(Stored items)
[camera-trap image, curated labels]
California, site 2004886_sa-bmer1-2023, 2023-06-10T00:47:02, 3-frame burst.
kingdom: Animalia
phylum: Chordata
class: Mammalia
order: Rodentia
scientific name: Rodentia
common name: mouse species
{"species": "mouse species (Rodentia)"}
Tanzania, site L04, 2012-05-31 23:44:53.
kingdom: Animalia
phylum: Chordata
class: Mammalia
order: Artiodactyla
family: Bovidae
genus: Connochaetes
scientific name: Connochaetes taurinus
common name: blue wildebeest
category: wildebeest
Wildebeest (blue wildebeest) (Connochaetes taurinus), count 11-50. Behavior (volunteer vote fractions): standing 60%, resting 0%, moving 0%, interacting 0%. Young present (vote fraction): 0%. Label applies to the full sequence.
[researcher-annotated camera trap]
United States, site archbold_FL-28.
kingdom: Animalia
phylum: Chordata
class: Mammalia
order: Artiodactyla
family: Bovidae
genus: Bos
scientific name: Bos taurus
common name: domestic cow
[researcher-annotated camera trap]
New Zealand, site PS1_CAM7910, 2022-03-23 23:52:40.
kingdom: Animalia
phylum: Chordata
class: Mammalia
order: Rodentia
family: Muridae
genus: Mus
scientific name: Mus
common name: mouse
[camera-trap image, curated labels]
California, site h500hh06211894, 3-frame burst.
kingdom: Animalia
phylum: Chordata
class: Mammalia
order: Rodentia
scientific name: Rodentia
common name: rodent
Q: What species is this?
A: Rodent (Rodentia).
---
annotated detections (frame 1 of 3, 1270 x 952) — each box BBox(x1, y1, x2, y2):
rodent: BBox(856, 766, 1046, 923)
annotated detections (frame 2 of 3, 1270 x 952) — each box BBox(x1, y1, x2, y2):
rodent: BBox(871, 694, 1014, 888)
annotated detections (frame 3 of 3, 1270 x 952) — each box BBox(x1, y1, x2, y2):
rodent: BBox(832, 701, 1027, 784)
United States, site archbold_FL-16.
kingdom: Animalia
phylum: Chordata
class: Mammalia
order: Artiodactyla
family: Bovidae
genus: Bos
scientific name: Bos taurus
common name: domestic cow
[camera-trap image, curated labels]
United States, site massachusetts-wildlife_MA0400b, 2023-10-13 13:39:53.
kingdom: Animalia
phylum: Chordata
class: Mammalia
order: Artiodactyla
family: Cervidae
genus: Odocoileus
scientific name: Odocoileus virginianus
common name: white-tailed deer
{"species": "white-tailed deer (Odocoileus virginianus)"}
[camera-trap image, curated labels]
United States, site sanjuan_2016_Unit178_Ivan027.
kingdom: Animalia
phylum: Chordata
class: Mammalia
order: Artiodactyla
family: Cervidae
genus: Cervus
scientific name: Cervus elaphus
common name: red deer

REQUIREMENT
Using the records above, work out how many lines hold the string "site"; answer with that number alone.

RESPONSE TO THIS EXERCISE
8